- _Short exercise A_
Put the records from the line that contains "From what is" through the line that contains "Is <box>403,0,424,136</box>: tree" into a Markdown table with the columns Row and Line. Number each row and leave out blank lines.
-- Start Excerpted text --
Saturday, April 27, 2013

Life on Mars by Tracy K. Smith

In Waco, April means the Beall Poetry festival at Baylor University.  In 1994, Mrs. Virginia B. Ball established the John A. and DeLouise McClelland Beall Endowed Fund to honor her parents and to encourage the writing and appreciation of poetry.  Mrs. Ball was an English major who graduated from Baylor in 1940.  Since 1995, the festival has celebrated some of the finest contemporary poets with readings, a panel discussion, and a lecture on contemporary poetry.  Some of the invited participants include Donald Hall, Gary Snyder, Derek Walcott, Maxine Kumin, Galway Kinnell, Billy Collins, W.S. Merwin, Robert Bly, Philip Levine, Adrienne Rich, Louise Glück, Charles Wright, and Anthony Hecht.

The 2013 invitees included Bobby C. Rogers, James Fenton, Les Murray, and Pulitzer Prize winner, Tracy K. Smith.  Henry Hart delivered the Virginia Beall Ball Lecture..

Tracy won the Pulitzer Prize for her third collection of poetry, Life on Mars.  She read several poems at her reading, so I had a tough time selecting my favorite.  Even after a couple of reads, the power of description and the emotion in these poems shine through to this reader.  “The Good Life” well-represents her talents:.

“When some people talk about money / They speak as if it were a mysterious lover / Who went out to buy milk and never / Came back, and it makes me nostalgic / For the years I lived on coffee and bread, / Hungry all the time, walking to work on Payday / Like a woman journeying for water / From a village without a well, then living / One or two nights like everyone else / On roast chicken and red wine.”  (64).

It must be obvious I like short poems, and here is another, titled “The Soul”:

“The voice is clean.  Has heft.  Like Stones / Dropped in still water, or tossed / One after the other at a low wall. / Chipping away at what pushes back.  Not always making a dent, but keeping at it. / And the silence around it is a door / Punched through with light.  A garment / That attests to breasts, the privacy / Between thighs.  This body is what we lean toward, / Tensing as it darts, dancing away. / But it’s the voice that enters us.  Even / Saying nothing.  Even saying nothing / Over and over absently to itself.” (23).
-- End Excerpted text --
-- Start Materials provided --
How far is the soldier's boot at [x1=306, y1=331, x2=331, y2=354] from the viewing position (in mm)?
-- End Materials provided --
-- Start Materials provided --
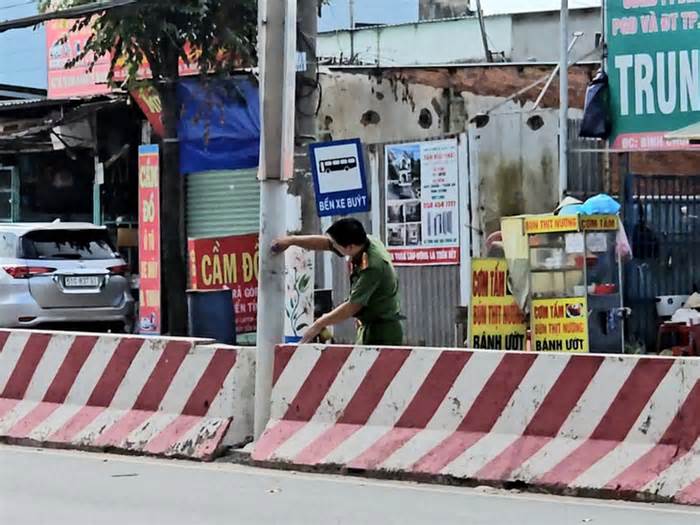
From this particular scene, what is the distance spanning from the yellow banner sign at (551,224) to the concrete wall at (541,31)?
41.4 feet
-- End Materials provided --
-- Start Materials provided --
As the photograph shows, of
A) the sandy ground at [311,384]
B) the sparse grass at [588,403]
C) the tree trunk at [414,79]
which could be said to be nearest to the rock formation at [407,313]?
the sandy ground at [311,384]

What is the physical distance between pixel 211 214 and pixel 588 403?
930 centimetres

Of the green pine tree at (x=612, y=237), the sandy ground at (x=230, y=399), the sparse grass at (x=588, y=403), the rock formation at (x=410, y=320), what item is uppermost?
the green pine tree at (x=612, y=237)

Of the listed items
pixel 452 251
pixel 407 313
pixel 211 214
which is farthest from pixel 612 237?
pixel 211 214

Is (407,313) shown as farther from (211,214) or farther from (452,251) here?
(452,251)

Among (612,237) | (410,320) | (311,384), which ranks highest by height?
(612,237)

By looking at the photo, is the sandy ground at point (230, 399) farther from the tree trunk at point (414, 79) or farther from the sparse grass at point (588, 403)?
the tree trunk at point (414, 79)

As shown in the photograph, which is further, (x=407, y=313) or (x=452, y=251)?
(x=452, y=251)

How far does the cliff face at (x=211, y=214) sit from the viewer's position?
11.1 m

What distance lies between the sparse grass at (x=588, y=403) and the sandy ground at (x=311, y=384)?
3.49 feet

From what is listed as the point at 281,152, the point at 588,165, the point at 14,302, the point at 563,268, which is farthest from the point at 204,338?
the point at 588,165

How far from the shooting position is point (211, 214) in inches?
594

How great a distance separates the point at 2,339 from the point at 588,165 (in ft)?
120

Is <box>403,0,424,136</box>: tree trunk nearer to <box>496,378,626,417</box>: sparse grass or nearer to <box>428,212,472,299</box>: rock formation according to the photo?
-- End Materials provided --
- _Short exercise B_
Transcribe the passage of the post on the Beall Poetry Festival from "In Waco, April" to "and Anthony Hecht.".

- _Answer A_
| Row | Line |
|---|---|
| 1 | From what is listed as the point at 281,152, the point at 588,165, the point at 14,302, the point at 563,268, which is farthest from the point at 204,338? |
| 2 | the point at 588,165 |
| 3 | How far from the shooting position is point (211, 214) in inches? |
| 4 | 594 |
| 5 | How great a distance separates the point at 2,339 from the point at 588,165 (in ft)? |
| 6 | 120 |
| 7 | Is <box>403,0,424,136</box>: tree trunk nearer to <box>496,378,626,417</box>: sparse grass or nearer to <box>428,212,472,299</box>: rock formation according to the photo? |

- _Answer B_
In Waco, April means the Beall Poetry festival at Baylor University.  In 1994, Mrs. Virginia B. Ball established the John A. and DeLouise McClelland Beall Endowed Fund to honor her parents and to encourage the writing and appreciation of poetry.  Mrs. Ball was an English major who graduated from Baylor in 1940.  Since 1995, the festival has celebrated some of the finest contemporary poets with readings, a panel discussion, and a lecture on contemporary poetry.  Some of the invited participants include Donald Hall, Gary Snyder, Derek Walcott, Maxine Kumin, Galway Kinnell, Billy Collins, W.S. Merwin, Robert Bly, Philip Levine, Adrienne Rich, Louise Glück, Charles Wright, and Anthony Hecht.